::: Records provided :::
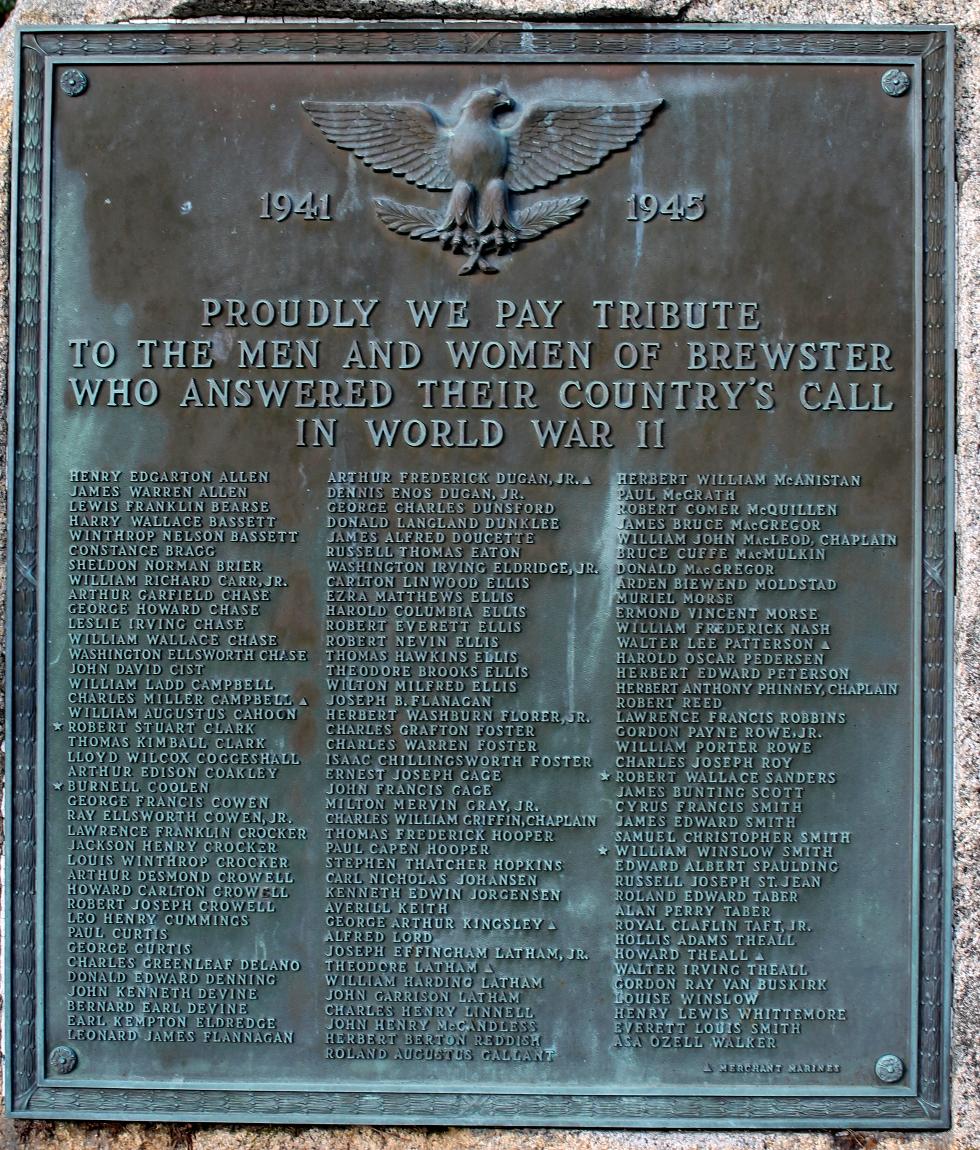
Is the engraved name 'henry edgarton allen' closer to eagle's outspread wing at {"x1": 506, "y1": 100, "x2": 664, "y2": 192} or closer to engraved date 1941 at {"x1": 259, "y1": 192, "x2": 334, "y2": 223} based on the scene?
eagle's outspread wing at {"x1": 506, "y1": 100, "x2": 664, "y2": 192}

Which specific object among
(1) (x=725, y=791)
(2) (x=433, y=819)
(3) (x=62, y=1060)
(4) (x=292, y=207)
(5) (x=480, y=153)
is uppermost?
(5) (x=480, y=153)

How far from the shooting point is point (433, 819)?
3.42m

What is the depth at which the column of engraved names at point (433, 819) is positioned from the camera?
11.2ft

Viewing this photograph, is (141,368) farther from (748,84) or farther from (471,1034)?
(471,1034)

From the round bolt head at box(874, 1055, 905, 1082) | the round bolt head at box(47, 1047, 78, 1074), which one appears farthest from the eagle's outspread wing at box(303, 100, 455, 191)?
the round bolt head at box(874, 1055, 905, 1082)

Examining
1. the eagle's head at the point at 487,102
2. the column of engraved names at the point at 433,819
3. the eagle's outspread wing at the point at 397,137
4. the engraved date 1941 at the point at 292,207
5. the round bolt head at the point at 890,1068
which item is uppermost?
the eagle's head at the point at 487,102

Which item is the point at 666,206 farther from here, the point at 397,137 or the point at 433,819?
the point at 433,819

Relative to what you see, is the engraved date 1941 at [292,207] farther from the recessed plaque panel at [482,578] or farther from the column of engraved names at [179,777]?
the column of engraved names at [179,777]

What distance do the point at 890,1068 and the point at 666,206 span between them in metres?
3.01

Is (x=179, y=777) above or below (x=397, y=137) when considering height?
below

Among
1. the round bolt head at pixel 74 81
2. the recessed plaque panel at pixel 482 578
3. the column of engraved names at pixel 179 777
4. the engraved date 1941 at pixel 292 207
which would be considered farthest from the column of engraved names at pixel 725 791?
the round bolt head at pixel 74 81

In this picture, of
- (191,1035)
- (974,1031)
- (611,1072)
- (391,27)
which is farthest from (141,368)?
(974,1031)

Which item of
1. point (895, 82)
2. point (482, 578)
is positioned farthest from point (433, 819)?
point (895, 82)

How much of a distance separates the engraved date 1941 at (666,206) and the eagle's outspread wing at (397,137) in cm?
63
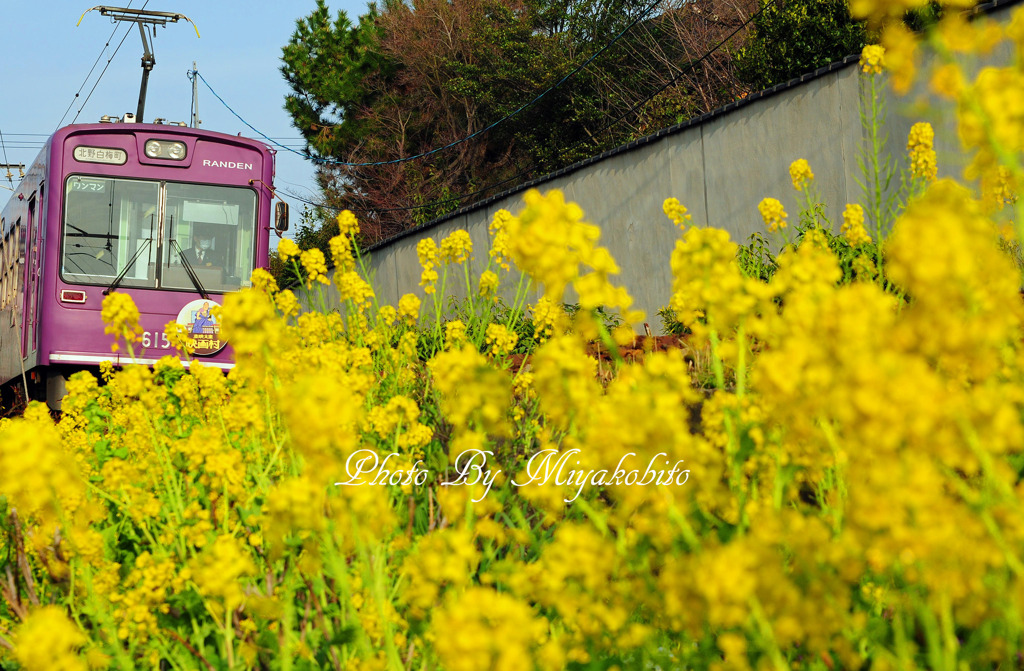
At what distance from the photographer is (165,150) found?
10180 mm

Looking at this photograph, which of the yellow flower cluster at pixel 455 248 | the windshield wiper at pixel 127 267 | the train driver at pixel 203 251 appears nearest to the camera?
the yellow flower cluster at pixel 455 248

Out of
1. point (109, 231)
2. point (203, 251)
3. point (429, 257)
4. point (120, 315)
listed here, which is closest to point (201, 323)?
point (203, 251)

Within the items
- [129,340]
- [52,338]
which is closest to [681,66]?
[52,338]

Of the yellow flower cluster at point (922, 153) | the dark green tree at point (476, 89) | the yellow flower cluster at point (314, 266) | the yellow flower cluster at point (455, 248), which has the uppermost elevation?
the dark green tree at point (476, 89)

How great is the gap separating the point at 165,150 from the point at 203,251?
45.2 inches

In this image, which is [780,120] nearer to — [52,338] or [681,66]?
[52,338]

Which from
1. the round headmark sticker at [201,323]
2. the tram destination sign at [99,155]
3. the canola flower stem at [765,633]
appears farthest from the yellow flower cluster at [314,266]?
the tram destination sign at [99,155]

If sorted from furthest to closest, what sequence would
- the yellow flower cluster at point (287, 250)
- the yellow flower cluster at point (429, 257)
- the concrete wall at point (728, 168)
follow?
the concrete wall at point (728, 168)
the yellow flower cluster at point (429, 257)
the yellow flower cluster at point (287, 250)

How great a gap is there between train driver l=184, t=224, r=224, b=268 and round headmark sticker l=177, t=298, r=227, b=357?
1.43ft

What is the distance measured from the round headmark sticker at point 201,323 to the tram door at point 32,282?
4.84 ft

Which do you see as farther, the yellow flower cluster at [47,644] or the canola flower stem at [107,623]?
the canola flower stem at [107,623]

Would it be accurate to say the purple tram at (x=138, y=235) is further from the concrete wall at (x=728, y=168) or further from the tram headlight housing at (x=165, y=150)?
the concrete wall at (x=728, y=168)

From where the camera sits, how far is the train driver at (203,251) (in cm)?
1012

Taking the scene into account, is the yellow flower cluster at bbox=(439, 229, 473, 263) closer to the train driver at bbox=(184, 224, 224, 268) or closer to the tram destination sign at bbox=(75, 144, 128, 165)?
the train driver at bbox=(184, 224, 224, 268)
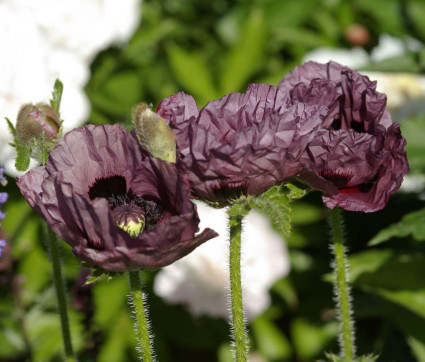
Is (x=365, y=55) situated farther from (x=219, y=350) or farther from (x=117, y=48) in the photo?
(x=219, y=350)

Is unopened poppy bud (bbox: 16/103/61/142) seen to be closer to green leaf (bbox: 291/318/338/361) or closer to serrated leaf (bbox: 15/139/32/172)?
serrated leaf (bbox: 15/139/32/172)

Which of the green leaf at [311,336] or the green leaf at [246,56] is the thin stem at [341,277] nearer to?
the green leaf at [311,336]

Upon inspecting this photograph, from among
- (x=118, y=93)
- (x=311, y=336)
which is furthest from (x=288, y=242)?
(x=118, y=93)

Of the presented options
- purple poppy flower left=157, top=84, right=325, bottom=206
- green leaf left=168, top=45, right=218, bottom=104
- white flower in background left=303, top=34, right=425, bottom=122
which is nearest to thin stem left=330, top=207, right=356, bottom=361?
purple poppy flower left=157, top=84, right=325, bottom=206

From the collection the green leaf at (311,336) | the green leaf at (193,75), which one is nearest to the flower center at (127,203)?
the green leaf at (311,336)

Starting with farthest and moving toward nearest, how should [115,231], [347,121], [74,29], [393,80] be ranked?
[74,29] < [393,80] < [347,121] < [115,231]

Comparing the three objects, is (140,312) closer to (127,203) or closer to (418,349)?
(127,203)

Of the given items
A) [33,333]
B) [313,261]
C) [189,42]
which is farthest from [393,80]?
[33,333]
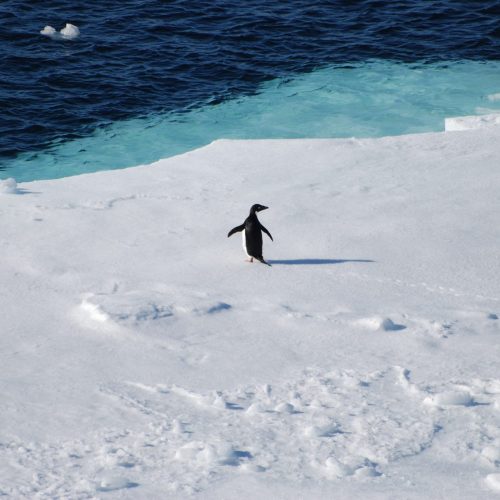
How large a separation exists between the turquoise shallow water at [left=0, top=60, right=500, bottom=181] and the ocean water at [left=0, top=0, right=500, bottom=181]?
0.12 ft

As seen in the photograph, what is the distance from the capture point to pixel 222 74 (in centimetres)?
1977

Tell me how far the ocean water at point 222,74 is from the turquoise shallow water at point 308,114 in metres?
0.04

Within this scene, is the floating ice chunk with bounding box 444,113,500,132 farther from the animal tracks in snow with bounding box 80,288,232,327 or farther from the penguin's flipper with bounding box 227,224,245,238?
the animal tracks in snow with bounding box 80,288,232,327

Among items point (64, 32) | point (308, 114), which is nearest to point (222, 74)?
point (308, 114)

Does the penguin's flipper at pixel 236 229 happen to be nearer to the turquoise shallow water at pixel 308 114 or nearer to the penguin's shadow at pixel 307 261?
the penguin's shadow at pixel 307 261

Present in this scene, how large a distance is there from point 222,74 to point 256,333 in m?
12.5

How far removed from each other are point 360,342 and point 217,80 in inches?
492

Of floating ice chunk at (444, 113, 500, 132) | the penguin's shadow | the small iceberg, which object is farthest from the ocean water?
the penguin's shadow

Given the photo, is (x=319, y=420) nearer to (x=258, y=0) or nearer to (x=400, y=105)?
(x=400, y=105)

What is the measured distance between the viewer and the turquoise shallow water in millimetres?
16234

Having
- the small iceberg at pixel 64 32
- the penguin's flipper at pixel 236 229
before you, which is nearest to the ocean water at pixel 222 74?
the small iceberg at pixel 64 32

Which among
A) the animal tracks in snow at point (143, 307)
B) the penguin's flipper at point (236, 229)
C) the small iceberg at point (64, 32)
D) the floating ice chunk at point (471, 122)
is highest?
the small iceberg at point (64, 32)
:::
■ **Exercise description**
Write the entries above out in full, exactly, with no images.

■ **Final answer**
Is the engraved name 'henry edgarton allen' closer to eagle's outspread wing at {"x1": 506, "y1": 100, "x2": 664, "y2": 192} or closer to engraved date 1941 at {"x1": 259, "y1": 192, "x2": 334, "y2": 223} based on the scene?
eagle's outspread wing at {"x1": 506, "y1": 100, "x2": 664, "y2": 192}

Which specific object among
(1) (x=725, y=791)
(2) (x=433, y=819)
(3) (x=62, y=1060)
(4) (x=292, y=207)
(5) (x=480, y=153)
is uppermost?
(5) (x=480, y=153)

How far from the shooting point is point (433, 819)?
3.42m

What is the depth at which the column of engraved names at point (433, 819) is positioned from the camera?
11.2ft

Viewing this photograph, is (141,368) farther from (748,84) or farther from (471,1034)?
(471,1034)

From the round bolt head at box(874, 1055, 905, 1082) | the round bolt head at box(47, 1047, 78, 1074), which one appears farthest from the eagle's outspread wing at box(303, 100, 455, 191)?
the round bolt head at box(874, 1055, 905, 1082)

Examining
1. the eagle's head at the point at 487,102
2. the column of engraved names at the point at 433,819
3. the eagle's outspread wing at the point at 397,137
4. the engraved date 1941 at the point at 292,207
5. the round bolt head at the point at 890,1068
which item is uppermost?
the eagle's head at the point at 487,102

Which item is the point at 666,206 farther from here, the point at 397,137 or the point at 433,819?
the point at 433,819

Relative to what you see, is the engraved date 1941 at [292,207] farther from the recessed plaque panel at [482,578] or farther from the column of engraved names at [179,777]?
the column of engraved names at [179,777]

What distance do the point at 890,1068 and the point at 666,206 span between them in metres?
3.01

Is (x=179, y=777) above or below (x=397, y=137) when considering height?
below

Among
1. the round bolt head at pixel 74 81
2. the recessed plaque panel at pixel 482 578
3. the column of engraved names at pixel 179 777
4. the engraved date 1941 at pixel 292 207
which would be considered farthest from the column of engraved names at pixel 725 791?
the round bolt head at pixel 74 81

In this picture, of
- (191,1035)
- (974,1031)
- (611,1072)
- (391,27)
which is farthest from (141,368)?
(974,1031)

Which item of
1. point (895, 82)
2. point (482, 578)
is positioned farthest from point (433, 819)?
point (895, 82)

How much of a distance separates the engraved date 1941 at (666,206) and the eagle's outspread wing at (397,137) in cm?
63
At what distance from the photographer is (165,150) found?
10180 mm

Looking at this photograph, which of the yellow flower cluster at pixel 455 248 | the windshield wiper at pixel 127 267 | the train driver at pixel 203 251 appears nearest to the camera?
the yellow flower cluster at pixel 455 248

Out of
1. point (109, 231)
2. point (203, 251)
3. point (429, 257)
4. point (120, 315)
listed here, which is closest to point (201, 323)?
point (203, 251)

Within the items
- [129,340]
- [52,338]
which is closest to [681,66]?
[52,338]

Of the yellow flower cluster at point (922, 153) | the dark green tree at point (476, 89) | the yellow flower cluster at point (314, 266) | the yellow flower cluster at point (455, 248), which has the uppermost elevation?
the dark green tree at point (476, 89)

How great is the gap separating the point at 165,150 from the point at 203,251?
45.2 inches

In this image, which is [780,120] nearer to — [52,338] or [681,66]?
[52,338]

Which from
1. the round headmark sticker at [201,323]
2. the tram destination sign at [99,155]
3. the canola flower stem at [765,633]
appears farthest from the yellow flower cluster at [314,266]?
the tram destination sign at [99,155]

If sorted from furthest to closest, what sequence would
- the yellow flower cluster at point (287, 250)
- the yellow flower cluster at point (429, 257)
- the concrete wall at point (728, 168)
follow?
the concrete wall at point (728, 168)
the yellow flower cluster at point (429, 257)
the yellow flower cluster at point (287, 250)

How great a gap is there between train driver l=184, t=224, r=224, b=268 and round headmark sticker l=177, t=298, r=227, b=357?
1.43ft

What is the distance measured from the round headmark sticker at point 201,323 to the tram door at point 32,282?
4.84 ft

Which do you see as farther, the yellow flower cluster at [47,644] or the canola flower stem at [107,623]?
the canola flower stem at [107,623]

Would it be accurate to say the purple tram at (x=138, y=235) is further from the concrete wall at (x=728, y=168) or further from the tram headlight housing at (x=165, y=150)?
the concrete wall at (x=728, y=168)

From where the camera sits, how far is the train driver at (203,251) (in cm)?
1012

Taking the scene into account, is the yellow flower cluster at bbox=(439, 229, 473, 263) closer to the train driver at bbox=(184, 224, 224, 268) or closer to the tram destination sign at bbox=(75, 144, 128, 165)?
the train driver at bbox=(184, 224, 224, 268)
Is (x=365, y=55) situated farther from (x=219, y=350) or farther from (x=117, y=48) in the photo?
(x=219, y=350)

Is unopened poppy bud (bbox: 16/103/61/142) seen to be closer to green leaf (bbox: 291/318/338/361) or closer to serrated leaf (bbox: 15/139/32/172)?
serrated leaf (bbox: 15/139/32/172)

Which of the green leaf at [311,336] or the green leaf at [246,56] is the thin stem at [341,277] nearer to?
the green leaf at [311,336]

Upon inspecting this photograph, from among
- (x=118, y=93)
- (x=311, y=336)
which is furthest from (x=288, y=242)?
(x=118, y=93)

Of the presented options
- purple poppy flower left=157, top=84, right=325, bottom=206
- green leaf left=168, top=45, right=218, bottom=104
- white flower in background left=303, top=34, right=425, bottom=122
which is nearest to thin stem left=330, top=207, right=356, bottom=361?
purple poppy flower left=157, top=84, right=325, bottom=206

From the collection the green leaf at (311,336) | the green leaf at (193,75), which one is nearest to the flower center at (127,203)?
the green leaf at (311,336)

Starting with farthest and moving toward nearest, how should [115,231], [347,121], [74,29], [393,80] be ranked?
[74,29] < [393,80] < [347,121] < [115,231]

Comparing the three objects, is (140,312) closer to (127,203) or closer to (418,349)?
(127,203)

Of the given items
A) [33,333]
B) [313,261]
C) [189,42]
which is farthest from [393,80]?
[33,333]
How large a separation exists between the turquoise shallow water at [left=0, top=60, right=500, bottom=181] and the ocean water at [left=0, top=0, right=500, bottom=181]?
0.12 ft

As seen in the photograph, what is the distance from the capture point to pixel 222 74 (in centimetres)?
1977

Tell me how far the ocean water at point 222,74 is from the turquoise shallow water at point 308,114 in metres?
0.04

Within this scene, is the floating ice chunk with bounding box 444,113,500,132 farther from the animal tracks in snow with bounding box 80,288,232,327 or farther from the penguin's flipper with bounding box 227,224,245,238?
the animal tracks in snow with bounding box 80,288,232,327

Among items point (64, 32) | point (308, 114), which is nearest to point (222, 74)?
point (308, 114)

Does the penguin's flipper at pixel 236 229 happen to be nearer to the turquoise shallow water at pixel 308 114 or nearer to the penguin's shadow at pixel 307 261?
the penguin's shadow at pixel 307 261

Present in this scene, how large a distance is there from point 222,74 to point 256,333 in m?
12.5

How far removed from each other are point 360,342 and point 217,80 in inches?
492

Of floating ice chunk at (444, 113, 500, 132) | the penguin's shadow | the small iceberg, which object is farthest from the ocean water?
the penguin's shadow

Given the photo, is (x=319, y=420) nearer to (x=258, y=0) or nearer to (x=400, y=105)?
(x=400, y=105)

What is the measured distance between the viewer and the turquoise shallow water in millimetres?
16234

Having
- the small iceberg at pixel 64 32
- the penguin's flipper at pixel 236 229
before you, which is nearest to the ocean water at pixel 222 74?
the small iceberg at pixel 64 32

Which among
A) the animal tracks in snow at point (143, 307)
B) the penguin's flipper at point (236, 229)
C) the small iceberg at point (64, 32)
D) the floating ice chunk at point (471, 122)
is highest?
the small iceberg at point (64, 32)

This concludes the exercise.